As best-in-class leadership supercomputing systems, HECToR and BlueGene are targeted at very high-scale, high-resolution simulation and modeling challenges, for example whole nuclear reactor simulations rather than just one rod.
The ability to perform complete system simulations is a truly defining breakthrough, speaking both to how far we’ve come and the awesome potential that lies ahead. “This is the path to exascale,” observes Graham.
Indy is targeted at slightly more constrained challenges – CFD and FEA are common workloads – but nevertheless it’s a type of solution that can be a transformative digital tool for small-to-medium sized enterprises.
The machines can be accessed from around the globe using an Internet connection, but it’s not a cloud in the usual sense, says Graham. He describes the setup as very simple remote access, albeit over secure-connection SSH.
“Users have batch-based queueing access for jobs, however we wrap that with user authentication, security and privacy,” he says. “So it provides for a very healthy service.”
Asked if the machines could be configured in such a way that it would be possible to harness all 200,000-cores, Graham considers the idea before responding. “That’s not there now,” he says, “but it’s not unreasonable to think that our research could enable that kind of setup.”
“At EPCC we undertake a lot of research work,” he continues, “and some of it is in the domain of grid and cloud computing, so it’s not unfeasible to think that we would apply some of the lessons learned in order to provide mechanisms through which our independent architecture can be accessed via a holistic service.”
When it comes to data transfer constraints – a common roadblock to remote computing – Graham notes this is not generally an issue on the input side; the challenge is dealing with the large data files that are generated by the compute. However, he is quick to point out several solutions:
The first is that our systems are at an advanced compute facility that is connected to the UK-wide Super-JANET Network which has high data transfer performance across all UK higher education establishments. Any user that can get to a local campus can benefit from the very high data transfer.

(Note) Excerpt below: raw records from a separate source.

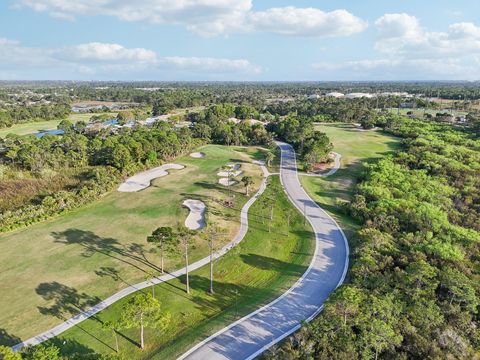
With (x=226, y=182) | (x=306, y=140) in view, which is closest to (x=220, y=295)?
(x=226, y=182)

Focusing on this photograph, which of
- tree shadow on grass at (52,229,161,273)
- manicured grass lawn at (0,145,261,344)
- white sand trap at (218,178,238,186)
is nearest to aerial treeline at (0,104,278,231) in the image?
manicured grass lawn at (0,145,261,344)

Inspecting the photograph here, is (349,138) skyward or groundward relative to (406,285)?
skyward

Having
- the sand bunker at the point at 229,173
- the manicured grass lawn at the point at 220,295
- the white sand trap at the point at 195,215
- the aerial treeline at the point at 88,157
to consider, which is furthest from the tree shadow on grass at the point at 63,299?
the sand bunker at the point at 229,173

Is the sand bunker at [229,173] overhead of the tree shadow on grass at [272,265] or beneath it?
overhead

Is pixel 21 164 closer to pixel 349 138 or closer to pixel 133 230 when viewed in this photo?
pixel 133 230

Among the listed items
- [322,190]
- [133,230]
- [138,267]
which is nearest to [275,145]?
[322,190]

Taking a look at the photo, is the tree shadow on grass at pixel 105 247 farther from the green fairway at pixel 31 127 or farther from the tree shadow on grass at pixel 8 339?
the green fairway at pixel 31 127

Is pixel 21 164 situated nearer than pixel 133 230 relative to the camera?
No
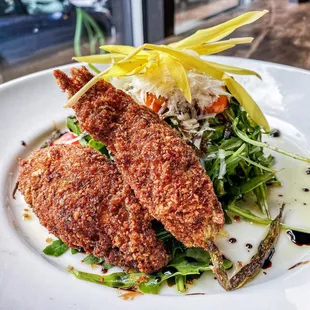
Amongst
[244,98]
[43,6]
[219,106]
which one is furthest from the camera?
[43,6]

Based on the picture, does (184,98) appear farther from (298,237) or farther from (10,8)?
(10,8)

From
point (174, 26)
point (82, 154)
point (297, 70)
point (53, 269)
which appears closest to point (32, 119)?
point (82, 154)

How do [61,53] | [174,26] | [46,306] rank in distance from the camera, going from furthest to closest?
[174,26], [61,53], [46,306]

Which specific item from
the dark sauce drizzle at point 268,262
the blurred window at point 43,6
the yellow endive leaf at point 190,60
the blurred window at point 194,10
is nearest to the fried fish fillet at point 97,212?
the dark sauce drizzle at point 268,262

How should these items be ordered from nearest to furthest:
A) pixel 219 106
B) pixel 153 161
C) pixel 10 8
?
pixel 153 161 → pixel 219 106 → pixel 10 8

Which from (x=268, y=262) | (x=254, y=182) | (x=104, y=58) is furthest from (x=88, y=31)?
(x=268, y=262)

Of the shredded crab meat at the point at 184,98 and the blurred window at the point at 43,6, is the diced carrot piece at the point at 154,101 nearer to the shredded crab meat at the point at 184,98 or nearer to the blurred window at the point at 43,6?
the shredded crab meat at the point at 184,98

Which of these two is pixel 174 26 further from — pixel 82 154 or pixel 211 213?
pixel 211 213
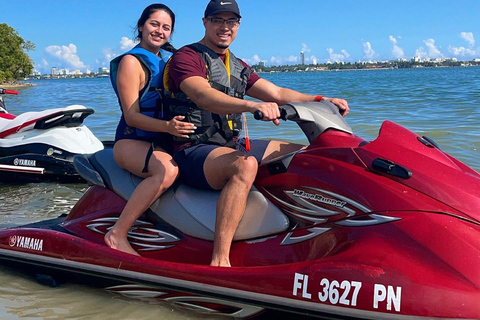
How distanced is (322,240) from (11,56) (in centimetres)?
6745

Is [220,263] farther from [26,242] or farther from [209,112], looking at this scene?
[26,242]

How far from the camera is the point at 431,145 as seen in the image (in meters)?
2.89

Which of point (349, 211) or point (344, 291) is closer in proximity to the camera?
point (344, 291)

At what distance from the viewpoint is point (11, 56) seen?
6272 cm

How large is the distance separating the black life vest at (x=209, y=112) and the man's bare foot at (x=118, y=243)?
687mm

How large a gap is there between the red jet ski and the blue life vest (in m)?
0.41

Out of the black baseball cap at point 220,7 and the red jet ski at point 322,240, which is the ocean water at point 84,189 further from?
the black baseball cap at point 220,7

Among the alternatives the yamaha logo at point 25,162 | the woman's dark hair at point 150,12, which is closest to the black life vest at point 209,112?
the woman's dark hair at point 150,12

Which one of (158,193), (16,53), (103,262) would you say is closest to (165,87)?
(158,193)

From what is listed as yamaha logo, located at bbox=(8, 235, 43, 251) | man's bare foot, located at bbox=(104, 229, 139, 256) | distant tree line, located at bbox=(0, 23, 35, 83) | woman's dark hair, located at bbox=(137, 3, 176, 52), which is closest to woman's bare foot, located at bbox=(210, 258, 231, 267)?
man's bare foot, located at bbox=(104, 229, 139, 256)

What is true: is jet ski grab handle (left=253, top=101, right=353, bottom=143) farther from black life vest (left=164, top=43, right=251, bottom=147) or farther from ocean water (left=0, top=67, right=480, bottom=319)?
ocean water (left=0, top=67, right=480, bottom=319)

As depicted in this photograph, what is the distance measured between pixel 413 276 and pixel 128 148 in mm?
1768

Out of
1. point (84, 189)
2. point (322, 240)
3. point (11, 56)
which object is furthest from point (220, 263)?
point (11, 56)

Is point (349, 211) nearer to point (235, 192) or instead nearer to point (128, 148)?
point (235, 192)
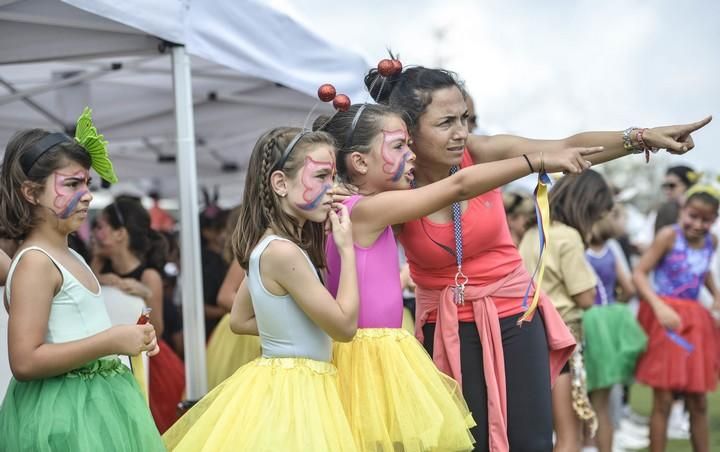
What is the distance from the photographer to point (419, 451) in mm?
Result: 2922

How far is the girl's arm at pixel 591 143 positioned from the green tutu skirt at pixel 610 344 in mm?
2981

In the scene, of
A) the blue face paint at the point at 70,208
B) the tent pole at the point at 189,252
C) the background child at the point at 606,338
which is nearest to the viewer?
the blue face paint at the point at 70,208

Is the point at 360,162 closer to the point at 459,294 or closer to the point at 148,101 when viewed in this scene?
the point at 459,294

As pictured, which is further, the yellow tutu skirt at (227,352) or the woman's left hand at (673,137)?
the yellow tutu skirt at (227,352)

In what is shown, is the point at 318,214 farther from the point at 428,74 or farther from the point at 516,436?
the point at 516,436

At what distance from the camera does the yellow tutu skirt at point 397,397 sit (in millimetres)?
2928

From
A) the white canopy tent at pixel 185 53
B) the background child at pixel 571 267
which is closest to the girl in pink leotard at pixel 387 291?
the white canopy tent at pixel 185 53

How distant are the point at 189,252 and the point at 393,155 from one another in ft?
5.07

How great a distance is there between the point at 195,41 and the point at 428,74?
1.26 m

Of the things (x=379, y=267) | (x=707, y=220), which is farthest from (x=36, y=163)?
(x=707, y=220)

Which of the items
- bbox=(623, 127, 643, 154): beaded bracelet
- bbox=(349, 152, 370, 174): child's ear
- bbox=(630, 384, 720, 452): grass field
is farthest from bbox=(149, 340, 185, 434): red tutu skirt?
bbox=(630, 384, 720, 452): grass field

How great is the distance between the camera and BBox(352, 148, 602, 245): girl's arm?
289 centimetres

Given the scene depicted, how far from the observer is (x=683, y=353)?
629cm

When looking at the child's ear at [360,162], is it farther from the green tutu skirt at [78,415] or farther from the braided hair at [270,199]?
the green tutu skirt at [78,415]
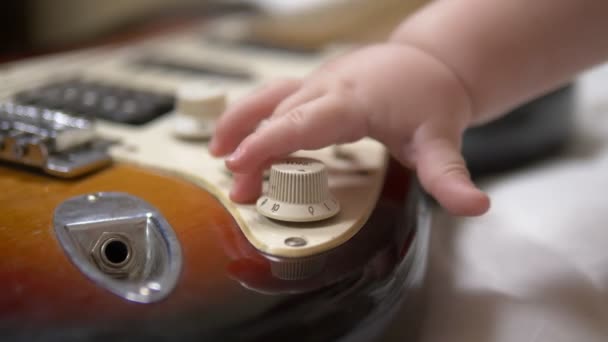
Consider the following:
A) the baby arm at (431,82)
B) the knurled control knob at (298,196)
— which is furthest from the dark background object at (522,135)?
the knurled control knob at (298,196)

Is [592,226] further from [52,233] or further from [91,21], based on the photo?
[91,21]

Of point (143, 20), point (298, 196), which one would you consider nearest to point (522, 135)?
point (298, 196)

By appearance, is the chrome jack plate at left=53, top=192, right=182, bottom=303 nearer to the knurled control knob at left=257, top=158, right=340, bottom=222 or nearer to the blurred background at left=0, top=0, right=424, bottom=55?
the knurled control knob at left=257, top=158, right=340, bottom=222

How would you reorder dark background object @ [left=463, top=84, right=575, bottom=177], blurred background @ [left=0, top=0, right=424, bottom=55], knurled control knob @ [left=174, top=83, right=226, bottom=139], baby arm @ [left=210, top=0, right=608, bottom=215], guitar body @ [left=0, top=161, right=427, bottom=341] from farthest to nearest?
1. blurred background @ [left=0, top=0, right=424, bottom=55]
2. dark background object @ [left=463, top=84, right=575, bottom=177]
3. knurled control knob @ [left=174, top=83, right=226, bottom=139]
4. baby arm @ [left=210, top=0, right=608, bottom=215]
5. guitar body @ [left=0, top=161, right=427, bottom=341]

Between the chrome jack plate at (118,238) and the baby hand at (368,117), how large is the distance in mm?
51

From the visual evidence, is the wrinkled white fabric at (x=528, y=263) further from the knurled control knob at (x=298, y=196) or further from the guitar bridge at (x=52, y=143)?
the guitar bridge at (x=52, y=143)

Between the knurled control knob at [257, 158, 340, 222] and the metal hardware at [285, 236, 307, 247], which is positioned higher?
the knurled control knob at [257, 158, 340, 222]

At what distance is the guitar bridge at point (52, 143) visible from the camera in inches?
16.1

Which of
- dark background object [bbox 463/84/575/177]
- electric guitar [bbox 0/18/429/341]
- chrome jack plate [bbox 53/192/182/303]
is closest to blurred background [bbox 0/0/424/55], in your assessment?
dark background object [bbox 463/84/575/177]

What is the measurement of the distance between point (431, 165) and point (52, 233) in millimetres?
202

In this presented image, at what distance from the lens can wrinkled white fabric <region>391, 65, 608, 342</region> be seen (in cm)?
35

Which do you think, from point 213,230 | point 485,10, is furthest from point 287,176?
point 485,10

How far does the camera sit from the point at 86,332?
0.83 ft

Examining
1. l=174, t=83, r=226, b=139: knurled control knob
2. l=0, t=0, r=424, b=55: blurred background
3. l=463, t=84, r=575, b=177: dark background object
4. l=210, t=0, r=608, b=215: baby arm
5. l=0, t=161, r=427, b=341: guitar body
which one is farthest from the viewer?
l=0, t=0, r=424, b=55: blurred background
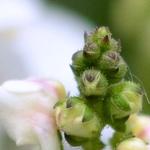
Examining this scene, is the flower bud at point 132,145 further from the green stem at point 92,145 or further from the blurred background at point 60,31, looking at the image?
the blurred background at point 60,31

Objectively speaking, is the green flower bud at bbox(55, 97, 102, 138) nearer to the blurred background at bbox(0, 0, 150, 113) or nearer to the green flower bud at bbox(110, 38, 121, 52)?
the green flower bud at bbox(110, 38, 121, 52)

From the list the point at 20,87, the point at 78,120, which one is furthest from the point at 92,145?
the point at 20,87

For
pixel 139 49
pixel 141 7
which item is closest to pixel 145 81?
pixel 139 49

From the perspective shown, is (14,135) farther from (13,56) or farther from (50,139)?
(13,56)

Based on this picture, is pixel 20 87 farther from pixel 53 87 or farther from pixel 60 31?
pixel 60 31

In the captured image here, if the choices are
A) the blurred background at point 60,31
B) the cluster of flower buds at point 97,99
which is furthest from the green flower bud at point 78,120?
the blurred background at point 60,31

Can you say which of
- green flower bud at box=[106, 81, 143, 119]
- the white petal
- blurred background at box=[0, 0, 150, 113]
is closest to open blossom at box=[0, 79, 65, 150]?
the white petal
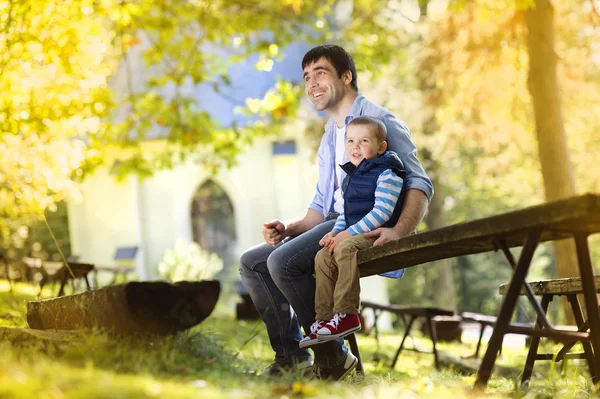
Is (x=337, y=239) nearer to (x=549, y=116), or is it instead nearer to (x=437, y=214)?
(x=549, y=116)

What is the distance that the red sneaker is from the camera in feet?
13.8

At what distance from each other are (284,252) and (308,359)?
76 cm

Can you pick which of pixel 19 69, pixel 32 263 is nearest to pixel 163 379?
pixel 19 69

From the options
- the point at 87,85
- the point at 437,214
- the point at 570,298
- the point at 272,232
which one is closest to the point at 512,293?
the point at 570,298

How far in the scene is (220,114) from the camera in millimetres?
24297

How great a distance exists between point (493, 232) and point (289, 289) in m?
1.60

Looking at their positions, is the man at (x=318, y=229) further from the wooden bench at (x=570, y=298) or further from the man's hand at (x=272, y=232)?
the wooden bench at (x=570, y=298)

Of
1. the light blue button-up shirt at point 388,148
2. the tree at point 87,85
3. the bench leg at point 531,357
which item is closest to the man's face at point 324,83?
the light blue button-up shirt at point 388,148

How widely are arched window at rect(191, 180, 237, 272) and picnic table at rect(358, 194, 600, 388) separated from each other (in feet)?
70.6

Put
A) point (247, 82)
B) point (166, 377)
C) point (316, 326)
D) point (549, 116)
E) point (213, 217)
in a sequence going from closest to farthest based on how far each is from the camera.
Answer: point (166, 377), point (316, 326), point (549, 116), point (247, 82), point (213, 217)

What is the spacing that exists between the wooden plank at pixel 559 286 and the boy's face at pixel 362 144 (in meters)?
1.13

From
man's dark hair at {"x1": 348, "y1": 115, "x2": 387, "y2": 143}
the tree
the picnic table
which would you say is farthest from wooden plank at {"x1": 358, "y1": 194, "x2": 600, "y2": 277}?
the tree

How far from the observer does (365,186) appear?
4453mm

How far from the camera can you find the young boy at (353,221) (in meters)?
4.21
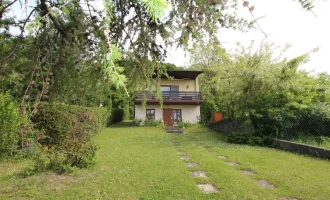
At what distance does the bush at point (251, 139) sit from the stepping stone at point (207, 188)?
22.1 ft

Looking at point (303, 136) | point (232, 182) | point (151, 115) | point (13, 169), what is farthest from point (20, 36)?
point (151, 115)

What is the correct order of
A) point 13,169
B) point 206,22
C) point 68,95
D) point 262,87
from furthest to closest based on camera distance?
point 262,87
point 13,169
point 68,95
point 206,22

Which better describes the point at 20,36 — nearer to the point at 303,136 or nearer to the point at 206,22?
the point at 206,22

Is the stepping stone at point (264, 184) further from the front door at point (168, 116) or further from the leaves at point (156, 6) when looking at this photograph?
the front door at point (168, 116)

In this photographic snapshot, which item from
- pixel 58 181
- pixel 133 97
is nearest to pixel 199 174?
pixel 58 181

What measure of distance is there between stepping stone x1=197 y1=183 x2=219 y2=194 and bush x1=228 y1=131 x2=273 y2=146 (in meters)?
6.73

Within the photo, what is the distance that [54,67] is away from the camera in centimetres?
167

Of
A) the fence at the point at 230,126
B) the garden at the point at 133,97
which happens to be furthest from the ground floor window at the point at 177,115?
the garden at the point at 133,97

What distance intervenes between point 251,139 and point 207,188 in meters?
7.17

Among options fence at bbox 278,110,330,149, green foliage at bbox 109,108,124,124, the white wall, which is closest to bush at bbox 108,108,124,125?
green foliage at bbox 109,108,124,124

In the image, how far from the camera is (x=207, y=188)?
438cm

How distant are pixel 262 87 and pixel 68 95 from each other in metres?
10.8

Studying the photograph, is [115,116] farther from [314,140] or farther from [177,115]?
[314,140]

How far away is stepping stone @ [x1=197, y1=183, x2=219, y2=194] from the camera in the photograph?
13.8 ft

Second, we remove the need for users to pull back the large amount of data that has been generated. What we can offer them is via a facility of on-demand serial queues, or working from login nodes, the ability to do post-processing of the data while the data is in-situ on our systems. So they can do post-processing, visualization, and so on while the data is on our system, which drastically reduce the need for data transfer.
And third, we are talking batch-based, queue-based technology and large data storage; we can always ship the data, load it onto a secure portable disk and courier it between us and the user establishment.
Although the expanded service is new, HECToR has been up and running for five years now. It has quite a wide community of users as it meets the needs of UK and European researchers and also satisfies a body of industry users. From a commercial business-development point of view, Graham notes their resources are predominately focused on UK, but they have had users from the States and across continental Europe. There really are no geographical barriers since the service can be accessed over a standard Internet connection.
It’s apparent from the heightened level of activity over the last few years that the UK government has a real objective in driving HPC to improve UK competitiveness, and these types of public-private collaborations are part of their strategy. They’re investing millions of pounds and they expect to see a return on investment in terms of innovation as well as real economic stimulus. As industry users pay to rent time on these big systems they are in effect underwriting the cost of the systems. That’s true, says Graham, but he returns to the collaborative nature of the arrangement: “Think of it as a three-way partnership between government and industry and the higher-education establishments,” he says.